Below are the definitions of versions for this project. The definition for the next release and later versions constitutes the functionality goals for NGramCrackers. The programme is still quite unstable with major API changes planned.

Version 0.3.0 -- Definition

Version 0.3.0 is a total retooling of the backend API. NGramCrackers now feels like a much different program, so I've overhauled the planned versions.

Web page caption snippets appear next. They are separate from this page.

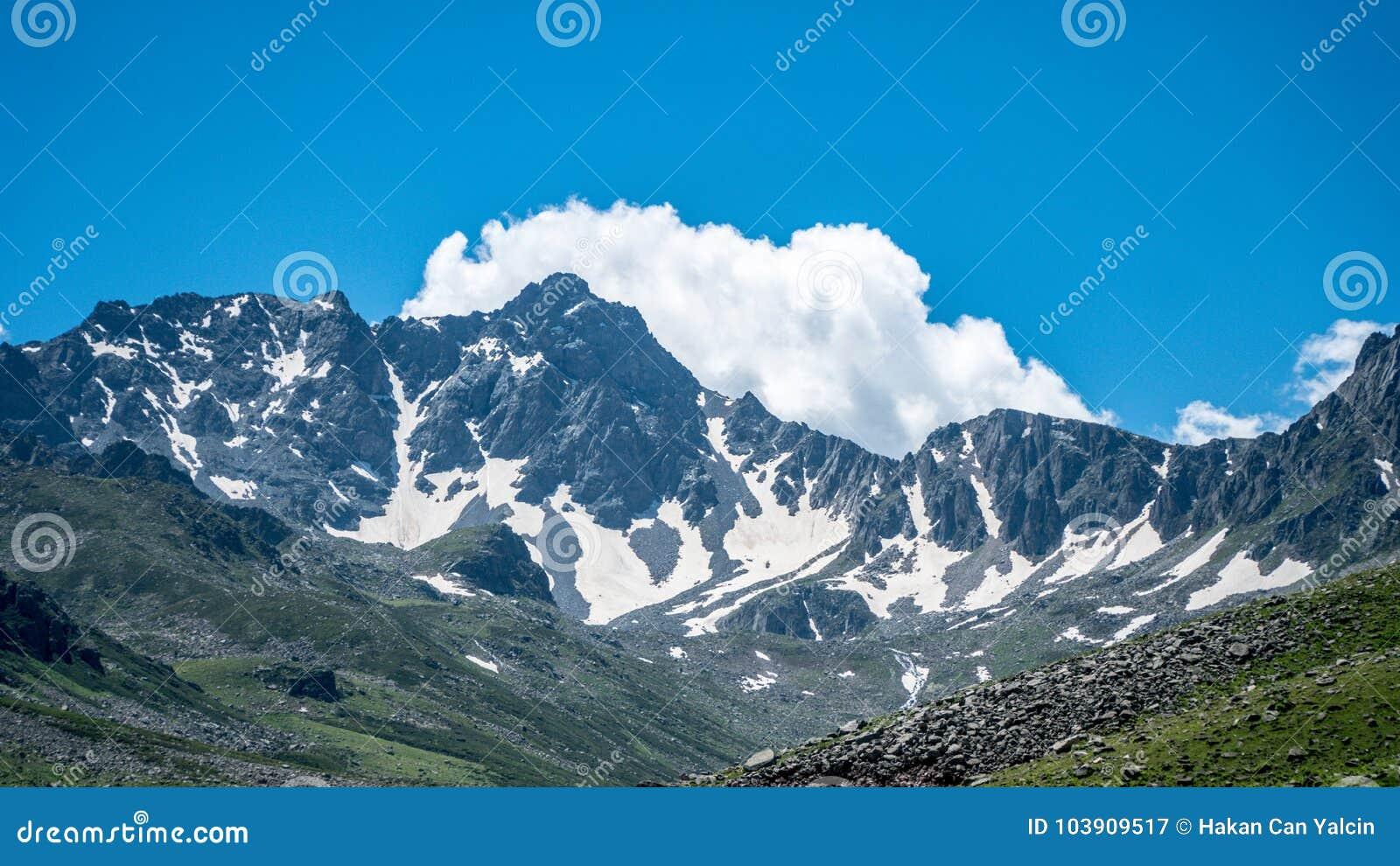 Kackar山在黑海Karadeniz地区,土耳其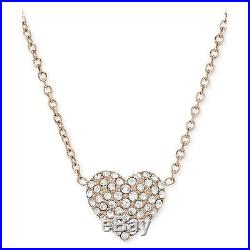 Michael Kors Rose Gold Tone Chain+heart Crystal Pave Pendant Necklace Mkj3039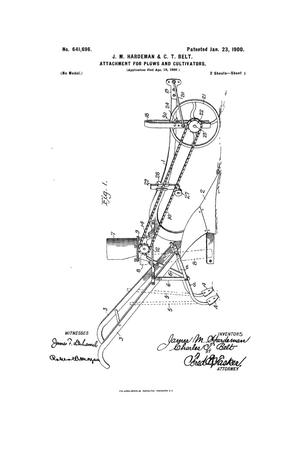 Primary view of object titled 'Attachment For Plows And Cultivators.'.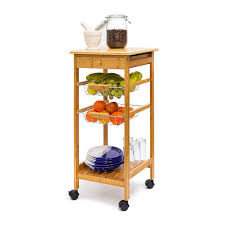 kitchen islands kitchen carts furniture home furniture u0026 diy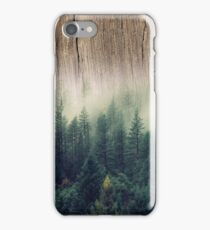 Misty Forest Wood iPhone Case/Skin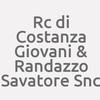 Rc di Costanza Giovanni & Randazzo Salvatore Snc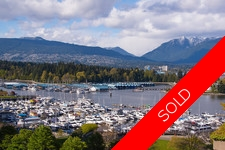 Vancouver West, Coal Harbour Condo for sale: FLATIRON 2 bedroom 1,265 sq.ft. (Listed 2015-04-14)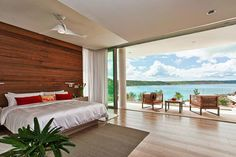 modern beach villa 14 Making The Most Out Of A Breathtaking Location: Ani South Beach Villa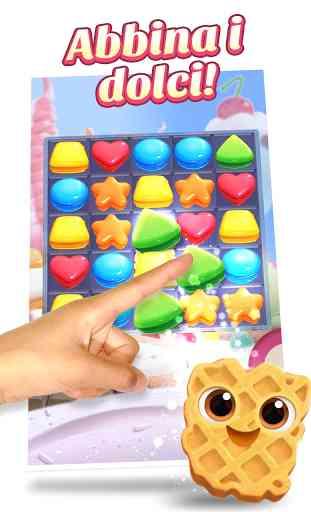 Cookie Jam Blast™ giochi di abbinamento caramelle 1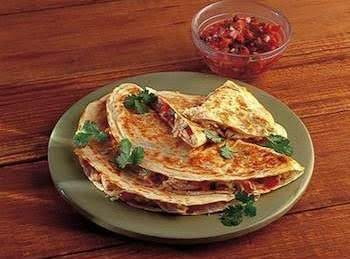 Party Quesadillas With Jalapeno Jack And Fresh Chard Recipe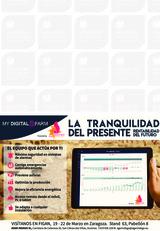 Publicidad Digital Farms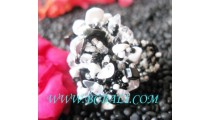 Beaded Stones Rings Fashion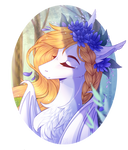 Flower Crown [YCH]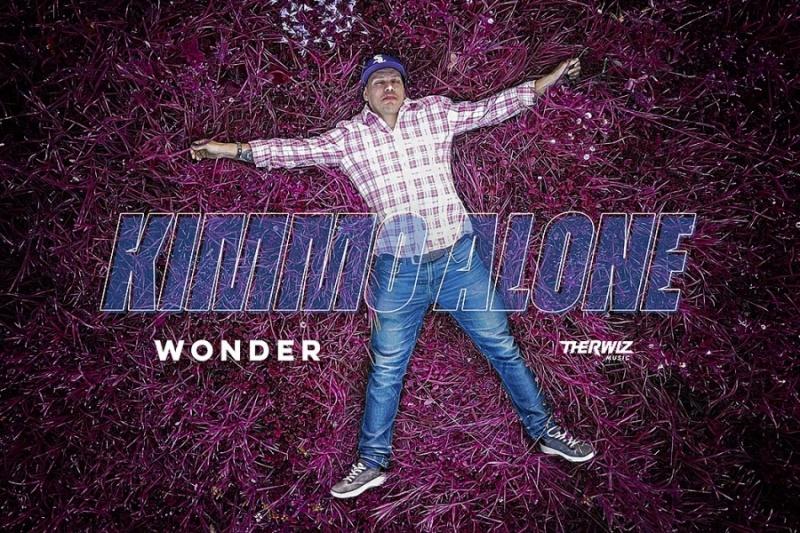 Kimmo Alone - Wonder single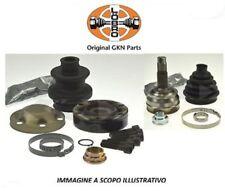 304338 Albero motore/Semiasse (MARCA-LOBRO)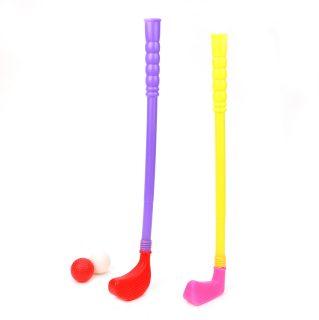 Набор для игры в гольф 4 предм., дл.клюшки 43 см, сетка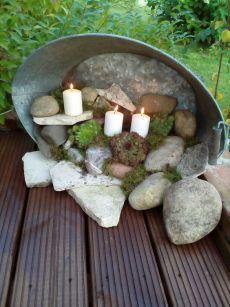 Garden Crafts, Garden Projects, Garden Ideas, Diy Garden, Garden Pots, Container Gardening, Gardening Tips, Balcony Gardening, Gardening Gloves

  • NG a, a record type to house ngrams and some of their associated properties. NGs are Functors and Monoids. The old API based around nested lists of Text ([[[T.Text]]]) worked, but I want to be able to have ngrams in the programme to be able to carry around information, such as frequency and MI, without each statistic having to be calculated each time. I am not sure it will save memory or make the programme faster, however. MI seems likely to be extremely costly in computing, especially for multiword strings. Similarly, if an ngram has its word length encoded, there is no need to break up the T.Text component and iterate through it to provide a word count.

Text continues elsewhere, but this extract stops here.